Ci sono molte solide ragioni per criticare le politiche migratorie di questi anni. Ci sono molti argomenti per stigmatizzare l’indifferenza e l’inazione dell’Europa e di alcuni Paesi membri in particolare. Ma non c’è un motivo al mondo per sovrapporre piani distinti. L’impegno umanitario è il pilastro di quell’universo di valori non negoziabili che connotano l’Italia come nazione civile. L’ha detto, con straordinaria intensità, ancora Papa Francesco dinanzi a quella tragedia, in occasione della sua visita a sorpresa a Lampedusa, con parole di grande impatto politico, come Massimo Franco racconta in “Il Vaticano secondo Francesco”.
Il Mediterraneo è vita, storia, cultura, umanità. Non poteva, né può essere, morte, afflizione, indifferenza, vergogna. Chi sostiene che dovremmo alzare le spalle, e cavarcela con l’assistenza minima o con le solite dichiarazioni retoriche, rinnega la nostra identità e ha un’idea della politica e dell’impegno civico che non mi appartiene, né mai mi apparterrà. E’ evidente che Mare Nostrum non era sufficiente. Ed è altrettanto chiaro che la materia rientra in un fenomeno tra i più complessi del tempo in cui viviamo.
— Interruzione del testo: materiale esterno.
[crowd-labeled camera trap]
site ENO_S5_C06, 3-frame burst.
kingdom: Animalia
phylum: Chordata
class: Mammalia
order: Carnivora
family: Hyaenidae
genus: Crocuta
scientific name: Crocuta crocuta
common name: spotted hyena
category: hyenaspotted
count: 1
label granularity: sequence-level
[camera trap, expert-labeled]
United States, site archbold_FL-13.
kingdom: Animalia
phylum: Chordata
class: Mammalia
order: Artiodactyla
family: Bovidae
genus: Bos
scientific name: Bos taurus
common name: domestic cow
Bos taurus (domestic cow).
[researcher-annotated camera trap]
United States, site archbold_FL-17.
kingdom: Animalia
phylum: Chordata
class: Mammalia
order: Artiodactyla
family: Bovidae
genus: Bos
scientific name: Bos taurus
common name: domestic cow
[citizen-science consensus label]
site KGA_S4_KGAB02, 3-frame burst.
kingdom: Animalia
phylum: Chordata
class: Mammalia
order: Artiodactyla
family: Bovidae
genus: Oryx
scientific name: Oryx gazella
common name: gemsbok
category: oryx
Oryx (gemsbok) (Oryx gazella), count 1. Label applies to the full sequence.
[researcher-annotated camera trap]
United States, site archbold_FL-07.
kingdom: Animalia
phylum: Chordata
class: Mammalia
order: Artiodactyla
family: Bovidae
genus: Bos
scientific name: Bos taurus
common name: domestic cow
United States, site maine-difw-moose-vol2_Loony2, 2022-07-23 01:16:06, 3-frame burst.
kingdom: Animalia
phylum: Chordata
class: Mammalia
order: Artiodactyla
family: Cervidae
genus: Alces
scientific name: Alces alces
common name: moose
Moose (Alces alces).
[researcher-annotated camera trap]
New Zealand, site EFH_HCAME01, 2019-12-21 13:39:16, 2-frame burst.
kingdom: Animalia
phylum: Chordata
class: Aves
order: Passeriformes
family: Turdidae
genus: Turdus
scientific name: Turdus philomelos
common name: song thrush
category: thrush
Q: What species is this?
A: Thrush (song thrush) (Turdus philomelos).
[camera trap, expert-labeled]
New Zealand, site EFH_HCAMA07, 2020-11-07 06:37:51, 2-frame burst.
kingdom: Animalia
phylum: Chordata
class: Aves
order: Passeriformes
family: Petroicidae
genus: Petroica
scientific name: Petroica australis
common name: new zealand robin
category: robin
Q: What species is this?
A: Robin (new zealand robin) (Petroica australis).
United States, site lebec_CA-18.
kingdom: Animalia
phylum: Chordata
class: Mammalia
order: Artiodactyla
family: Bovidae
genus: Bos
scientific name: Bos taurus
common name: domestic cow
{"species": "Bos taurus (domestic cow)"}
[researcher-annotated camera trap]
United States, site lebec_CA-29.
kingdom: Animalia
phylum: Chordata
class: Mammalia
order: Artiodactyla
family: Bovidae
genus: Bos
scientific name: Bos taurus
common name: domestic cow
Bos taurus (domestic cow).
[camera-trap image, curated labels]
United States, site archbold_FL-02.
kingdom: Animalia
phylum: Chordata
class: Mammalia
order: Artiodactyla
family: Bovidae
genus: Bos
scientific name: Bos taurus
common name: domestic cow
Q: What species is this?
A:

C’è una parte di mondo, la più povera e in difficoltà, che spinge, sotto di noi, per sopravvivere o anche solo avere la propria opportunità nella vita. Milioni di individui in movimento, una pressione smisurata che è miope, oltreché vergognoso, pensare di arginare con la logica dei respingimenti o a colpi di populismo, all’insegna del più becero “se ne stessero a casa loro”. E’ una spinta epocale, figlia delle trasformazioni geopolitiche degli ultimi decenni. A differenza che nel Novecento, però, quando gli Stati Uniti erano il Paese meta dei maggiori flussi migratori, è l’Europa a essere oggetto di questa pressione.
Il terremoto continua senza soste dalla fine della guerra fredda e ha oggi come epicentro principalmente l’Africa e il Medio Oriente. Di fronte a tutto questo la fatica nel trovare risposte condivise è lampante e rispecchia l’incapacità dell’incapacità dell’Unione di farsi comunità politica con un patrimonio di valori comuni e un’identità ben riconoscibile. Da questo, soprattutto, deriva a mio parere la difficoltà di raggiungere un giusto equilibrio tra le esigenze diverse di Paesi con tradizioni e politiche molto lontane sul versante dell’integrazione e dell’accoglienza.
La distanza profonda tra l’approccio “nordico” e quello di Paesi mediterranei, con uno scontro valoriale tra i principi di responsabilità e solidarietà, finisce con il rendere immobile l’Unione, alla quale del resto gli strumenti giuridici della Convenzione di Dublino non bastano più. Da qui i compromessi faticosi, da qui le scelte sempre al ribasso.